So basically I am making a twitch bot that lets users vote with emotes in chat and then generates a little HTML graphics (two emotes on different sides and a third one that moves closer to the one that is currently ahead in votes), and ran into some technical issues due to my insufficient knowledge in web dev.
I have a working twitch text bot in one .js file and a HTML page with graphics which are controlled by another .js file. (1. Is this a bad setup for what I am trying to make?)
The first problem is that I am unable to run both the bot and the HTML at the same time. (2. Is it possible on Glitch at all? 3. Is it possible with my current setup and if so, how?)
When I run the bot and click live it endlessly shows me the “Starting” page.
The second problem is that I don’t how my HTML js script can grab my twitch bots voting data\variable to change the HTML accordingly.

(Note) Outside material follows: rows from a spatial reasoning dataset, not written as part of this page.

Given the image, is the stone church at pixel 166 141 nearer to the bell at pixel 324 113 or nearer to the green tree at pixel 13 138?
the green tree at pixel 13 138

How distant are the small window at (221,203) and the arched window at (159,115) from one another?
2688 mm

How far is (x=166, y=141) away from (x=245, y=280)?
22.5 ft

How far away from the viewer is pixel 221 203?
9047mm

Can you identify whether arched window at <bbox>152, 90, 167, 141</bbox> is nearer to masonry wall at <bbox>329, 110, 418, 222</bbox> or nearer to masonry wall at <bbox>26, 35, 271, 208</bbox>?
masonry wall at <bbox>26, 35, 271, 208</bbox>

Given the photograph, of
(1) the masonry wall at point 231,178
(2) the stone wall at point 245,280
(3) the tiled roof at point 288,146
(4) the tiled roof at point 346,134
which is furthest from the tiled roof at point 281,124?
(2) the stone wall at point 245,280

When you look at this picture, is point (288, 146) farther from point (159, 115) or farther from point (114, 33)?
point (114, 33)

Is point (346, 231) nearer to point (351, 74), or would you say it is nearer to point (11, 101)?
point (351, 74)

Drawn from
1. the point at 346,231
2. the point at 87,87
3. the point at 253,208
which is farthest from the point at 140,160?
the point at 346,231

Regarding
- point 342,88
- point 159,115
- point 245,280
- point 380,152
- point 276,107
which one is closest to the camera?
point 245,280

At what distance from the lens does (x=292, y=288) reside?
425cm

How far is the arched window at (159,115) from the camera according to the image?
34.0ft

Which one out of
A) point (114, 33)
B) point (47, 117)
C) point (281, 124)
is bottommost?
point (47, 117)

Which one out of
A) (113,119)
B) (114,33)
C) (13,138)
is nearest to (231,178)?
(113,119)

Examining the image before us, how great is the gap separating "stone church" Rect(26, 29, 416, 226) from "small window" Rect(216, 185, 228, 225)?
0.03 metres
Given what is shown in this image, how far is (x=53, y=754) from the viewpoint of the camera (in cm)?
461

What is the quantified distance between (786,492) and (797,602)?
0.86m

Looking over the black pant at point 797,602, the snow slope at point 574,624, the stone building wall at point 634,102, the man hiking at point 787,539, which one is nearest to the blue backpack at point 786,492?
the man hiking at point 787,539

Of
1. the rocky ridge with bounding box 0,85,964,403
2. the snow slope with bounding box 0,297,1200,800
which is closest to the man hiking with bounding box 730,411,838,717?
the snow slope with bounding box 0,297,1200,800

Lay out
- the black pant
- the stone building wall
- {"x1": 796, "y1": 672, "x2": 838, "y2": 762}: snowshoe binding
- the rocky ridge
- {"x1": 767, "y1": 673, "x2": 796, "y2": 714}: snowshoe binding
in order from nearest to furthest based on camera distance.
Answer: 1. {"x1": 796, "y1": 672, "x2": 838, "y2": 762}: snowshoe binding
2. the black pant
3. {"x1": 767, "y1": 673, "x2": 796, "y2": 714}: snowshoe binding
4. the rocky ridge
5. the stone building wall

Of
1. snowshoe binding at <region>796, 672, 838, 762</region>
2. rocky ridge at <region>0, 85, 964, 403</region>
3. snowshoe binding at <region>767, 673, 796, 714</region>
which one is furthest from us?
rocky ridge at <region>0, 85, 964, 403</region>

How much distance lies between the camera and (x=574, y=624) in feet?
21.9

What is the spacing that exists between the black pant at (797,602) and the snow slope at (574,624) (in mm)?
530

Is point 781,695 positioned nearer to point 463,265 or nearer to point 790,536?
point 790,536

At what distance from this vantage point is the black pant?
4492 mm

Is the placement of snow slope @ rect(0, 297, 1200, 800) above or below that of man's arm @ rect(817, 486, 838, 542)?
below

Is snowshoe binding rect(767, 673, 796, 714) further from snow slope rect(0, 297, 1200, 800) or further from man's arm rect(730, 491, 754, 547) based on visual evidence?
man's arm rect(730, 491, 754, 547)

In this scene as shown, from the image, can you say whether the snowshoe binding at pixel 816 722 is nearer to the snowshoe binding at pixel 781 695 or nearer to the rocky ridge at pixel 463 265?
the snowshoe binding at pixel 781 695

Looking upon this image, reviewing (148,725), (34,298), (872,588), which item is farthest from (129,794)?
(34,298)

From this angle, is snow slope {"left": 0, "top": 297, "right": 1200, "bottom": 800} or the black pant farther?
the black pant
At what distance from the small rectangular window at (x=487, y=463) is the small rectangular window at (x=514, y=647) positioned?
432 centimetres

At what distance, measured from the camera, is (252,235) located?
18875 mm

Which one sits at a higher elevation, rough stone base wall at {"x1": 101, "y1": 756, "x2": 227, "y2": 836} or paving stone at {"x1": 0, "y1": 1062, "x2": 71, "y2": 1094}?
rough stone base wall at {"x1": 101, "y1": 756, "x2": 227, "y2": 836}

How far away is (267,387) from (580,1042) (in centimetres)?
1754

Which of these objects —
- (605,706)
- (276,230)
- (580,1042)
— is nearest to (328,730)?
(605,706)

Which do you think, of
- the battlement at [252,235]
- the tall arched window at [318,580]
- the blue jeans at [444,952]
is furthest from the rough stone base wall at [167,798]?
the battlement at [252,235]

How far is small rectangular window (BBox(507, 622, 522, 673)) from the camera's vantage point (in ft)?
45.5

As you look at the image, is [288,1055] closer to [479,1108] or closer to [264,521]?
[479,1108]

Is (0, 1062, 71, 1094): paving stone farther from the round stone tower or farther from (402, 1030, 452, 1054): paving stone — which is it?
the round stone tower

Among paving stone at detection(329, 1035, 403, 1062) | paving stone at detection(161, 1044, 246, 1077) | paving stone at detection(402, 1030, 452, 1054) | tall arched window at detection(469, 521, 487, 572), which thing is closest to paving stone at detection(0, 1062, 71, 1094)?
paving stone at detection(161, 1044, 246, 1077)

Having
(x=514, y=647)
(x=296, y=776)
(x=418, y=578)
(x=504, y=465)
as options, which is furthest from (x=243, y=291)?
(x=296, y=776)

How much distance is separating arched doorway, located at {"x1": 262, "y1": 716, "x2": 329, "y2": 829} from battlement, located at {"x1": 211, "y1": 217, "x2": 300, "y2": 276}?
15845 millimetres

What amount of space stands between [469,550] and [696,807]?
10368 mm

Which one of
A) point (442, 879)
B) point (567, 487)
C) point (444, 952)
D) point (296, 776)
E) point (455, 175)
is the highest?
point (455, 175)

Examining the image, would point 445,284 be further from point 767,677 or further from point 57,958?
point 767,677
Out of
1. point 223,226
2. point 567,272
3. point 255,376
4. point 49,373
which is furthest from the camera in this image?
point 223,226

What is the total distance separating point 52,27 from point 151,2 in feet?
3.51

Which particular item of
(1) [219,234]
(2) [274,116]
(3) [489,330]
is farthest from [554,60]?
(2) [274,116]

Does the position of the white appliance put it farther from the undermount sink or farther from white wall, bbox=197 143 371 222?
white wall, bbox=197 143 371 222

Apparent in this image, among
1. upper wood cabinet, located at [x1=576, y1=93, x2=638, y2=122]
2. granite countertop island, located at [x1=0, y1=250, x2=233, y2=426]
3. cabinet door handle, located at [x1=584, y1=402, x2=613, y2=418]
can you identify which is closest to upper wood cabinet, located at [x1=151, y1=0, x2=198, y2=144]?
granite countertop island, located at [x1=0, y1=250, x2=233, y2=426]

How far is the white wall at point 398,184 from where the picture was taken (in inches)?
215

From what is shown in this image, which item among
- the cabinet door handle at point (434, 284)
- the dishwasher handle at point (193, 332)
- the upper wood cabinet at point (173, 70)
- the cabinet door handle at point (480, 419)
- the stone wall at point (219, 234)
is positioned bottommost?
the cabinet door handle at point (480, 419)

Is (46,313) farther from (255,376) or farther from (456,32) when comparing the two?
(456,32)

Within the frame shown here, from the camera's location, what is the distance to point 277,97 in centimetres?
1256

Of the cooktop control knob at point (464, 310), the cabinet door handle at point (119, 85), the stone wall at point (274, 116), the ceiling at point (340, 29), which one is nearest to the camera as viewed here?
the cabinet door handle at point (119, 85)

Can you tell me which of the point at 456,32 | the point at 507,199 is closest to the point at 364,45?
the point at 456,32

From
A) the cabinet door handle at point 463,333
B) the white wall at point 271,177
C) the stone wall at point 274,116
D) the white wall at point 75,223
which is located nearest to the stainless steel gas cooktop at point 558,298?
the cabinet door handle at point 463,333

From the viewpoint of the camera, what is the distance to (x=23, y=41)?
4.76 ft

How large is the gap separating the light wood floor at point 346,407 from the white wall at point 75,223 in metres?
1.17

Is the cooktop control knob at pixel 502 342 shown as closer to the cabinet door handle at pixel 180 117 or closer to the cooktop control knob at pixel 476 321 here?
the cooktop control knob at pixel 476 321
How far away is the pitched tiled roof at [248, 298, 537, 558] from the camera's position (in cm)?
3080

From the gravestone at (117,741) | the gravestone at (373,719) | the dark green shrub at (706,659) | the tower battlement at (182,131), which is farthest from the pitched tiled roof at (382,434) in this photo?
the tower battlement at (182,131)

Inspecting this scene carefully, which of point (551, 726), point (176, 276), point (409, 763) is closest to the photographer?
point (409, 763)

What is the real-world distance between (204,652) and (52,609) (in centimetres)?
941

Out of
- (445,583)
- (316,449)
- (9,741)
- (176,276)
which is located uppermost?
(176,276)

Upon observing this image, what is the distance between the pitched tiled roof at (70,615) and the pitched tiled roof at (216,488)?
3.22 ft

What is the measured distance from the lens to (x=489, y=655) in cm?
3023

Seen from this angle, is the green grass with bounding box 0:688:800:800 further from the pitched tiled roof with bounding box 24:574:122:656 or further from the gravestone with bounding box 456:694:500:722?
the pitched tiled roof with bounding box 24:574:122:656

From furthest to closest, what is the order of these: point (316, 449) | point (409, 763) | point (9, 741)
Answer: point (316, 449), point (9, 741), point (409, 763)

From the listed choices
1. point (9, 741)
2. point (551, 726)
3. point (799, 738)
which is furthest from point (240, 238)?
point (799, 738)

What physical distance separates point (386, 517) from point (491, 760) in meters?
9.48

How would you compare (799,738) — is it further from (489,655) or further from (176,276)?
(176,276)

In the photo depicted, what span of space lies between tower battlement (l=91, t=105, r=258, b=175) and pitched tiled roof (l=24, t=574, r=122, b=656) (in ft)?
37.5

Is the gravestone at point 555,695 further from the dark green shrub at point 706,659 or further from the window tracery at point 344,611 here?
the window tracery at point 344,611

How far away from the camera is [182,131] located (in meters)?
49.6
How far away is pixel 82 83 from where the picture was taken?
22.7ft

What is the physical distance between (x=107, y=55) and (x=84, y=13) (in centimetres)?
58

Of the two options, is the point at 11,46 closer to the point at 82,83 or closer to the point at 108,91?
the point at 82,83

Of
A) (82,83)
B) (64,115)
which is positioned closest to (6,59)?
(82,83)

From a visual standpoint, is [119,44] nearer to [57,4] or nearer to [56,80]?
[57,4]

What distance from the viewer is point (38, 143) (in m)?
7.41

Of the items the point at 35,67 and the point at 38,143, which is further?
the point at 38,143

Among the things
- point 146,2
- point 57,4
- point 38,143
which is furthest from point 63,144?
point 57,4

Would love to hear solutions\things I need to learn to make this work.
Maybe have a package.json starting the project on the bot js file, then inside the bot file, have express running the html! That should work maybe.
Hey @Zitgard, welcome to the Glitch forum!
I’ll give my quick opinions on your questions:
- from what I understand about your requirements this seems like a reasonable architecture
- Yes, this is possible. Your bot doesn’t use the open port that Glitch provides for its normal operations, so you can set up some sort of web server to serve your web page that listens to the proper port and serves up your site. Express is a great npm package for this, and is the default that a new Glitch project starts you out with. Here’s a sample express config that might get you started, but let folks here know if you need more info.
- I think this is answered by (2) above. Once you have that set up and operating, the constant Starting page and the continual restarts will also stop.
I’ll let smarter folks than me weigh in on the Twitch bot side of things - I have little experience there. But it will probably help if you can tell us the name of the project you’re working on, since specific answers will make more sense than general ones.